If any term, clause or provision hereof is held invalid or unenforceable by a court of competent jurisdiction, such invalidity shall not affect the validity or operation of any other term, clause or provision and such invalid term, clause or provision shall be deemed to be severed from the Agreement.
This Agreement constitutes the entire understanding of the Parties, and revokes and supersedes all prior agreements between the Parties and is intended as a final expression of their Agreement. It shall not be modified or amended except in writing signed by the Parties hereto and specifically referring to this Agreement. This Agreement shall take precedence over any other documents, which may conflict with this Agreement.
Customer and Company agree to make a good-faith effort to resolve any disagreement arising out of, or in connection with, this Agreement through negotiation. Should the parties fail to resolve any such disagreement within ten (30) days, any controversy or claim arising out of or relating to this Agreement, including, without limitation, the interpretation or breach thereof shall be submitted by either party to arbitration in India and in accordance with Indian Law. The arbitration shall be conducted by one arbitrator, who shall be
Selected in the sole discretion of the American Arbitration Association administrator
A licensed attorney with at least ten (10) years experience in the practice of law and at least five (5) years experience in the negotiation of technology contracts or litigation of technology disputes.
The arbitrator shall have the power to enter any award that could be entered by a judge of the state courts of India sitting without a jury, and only such power, except that the arbitrator shall not have the power to award punitive damages, treble damages, or any other damages which are not compensatory, even if permitted under the laws of India or any other applicable law.
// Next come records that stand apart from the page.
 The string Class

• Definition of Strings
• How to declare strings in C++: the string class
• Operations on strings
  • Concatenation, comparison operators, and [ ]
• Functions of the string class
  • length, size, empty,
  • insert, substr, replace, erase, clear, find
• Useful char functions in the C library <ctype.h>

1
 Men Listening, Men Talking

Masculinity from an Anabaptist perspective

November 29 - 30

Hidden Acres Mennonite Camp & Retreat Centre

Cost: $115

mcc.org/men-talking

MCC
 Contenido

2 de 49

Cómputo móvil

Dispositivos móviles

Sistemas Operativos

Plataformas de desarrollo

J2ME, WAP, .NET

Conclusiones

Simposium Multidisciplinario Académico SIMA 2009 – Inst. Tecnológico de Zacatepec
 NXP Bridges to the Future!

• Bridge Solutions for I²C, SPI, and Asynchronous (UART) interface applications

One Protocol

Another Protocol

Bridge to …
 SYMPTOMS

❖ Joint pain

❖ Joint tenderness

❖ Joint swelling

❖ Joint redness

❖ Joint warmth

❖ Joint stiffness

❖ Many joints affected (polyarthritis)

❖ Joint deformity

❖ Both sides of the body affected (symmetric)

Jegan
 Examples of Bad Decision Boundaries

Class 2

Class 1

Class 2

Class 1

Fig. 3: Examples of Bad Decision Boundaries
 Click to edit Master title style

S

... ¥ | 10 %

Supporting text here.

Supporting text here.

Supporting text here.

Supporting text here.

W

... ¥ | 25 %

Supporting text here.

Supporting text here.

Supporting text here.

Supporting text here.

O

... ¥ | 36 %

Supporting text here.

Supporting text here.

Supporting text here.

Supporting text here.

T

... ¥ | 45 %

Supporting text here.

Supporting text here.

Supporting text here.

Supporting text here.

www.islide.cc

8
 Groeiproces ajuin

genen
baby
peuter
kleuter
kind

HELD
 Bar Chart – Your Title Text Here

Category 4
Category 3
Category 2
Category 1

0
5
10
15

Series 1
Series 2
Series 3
The arbitrator must issue his or her resolution of any dispute within thirty (30) days of the date the dispute is submitted for arbitration. The written decision of the arbitrator shall be final and binding and enforceable in any court having jurisdiction over the parties and the subject matter of the arbitration. Notwithstanding the foregoing, this Section shall not preclude either party from seeking temporary, provisional, or injunctive relief from any court.
Each Party warrants that their representative whose signature appears below is duly authorized by all necessary and appropriate corporate actions to execute this Agreement.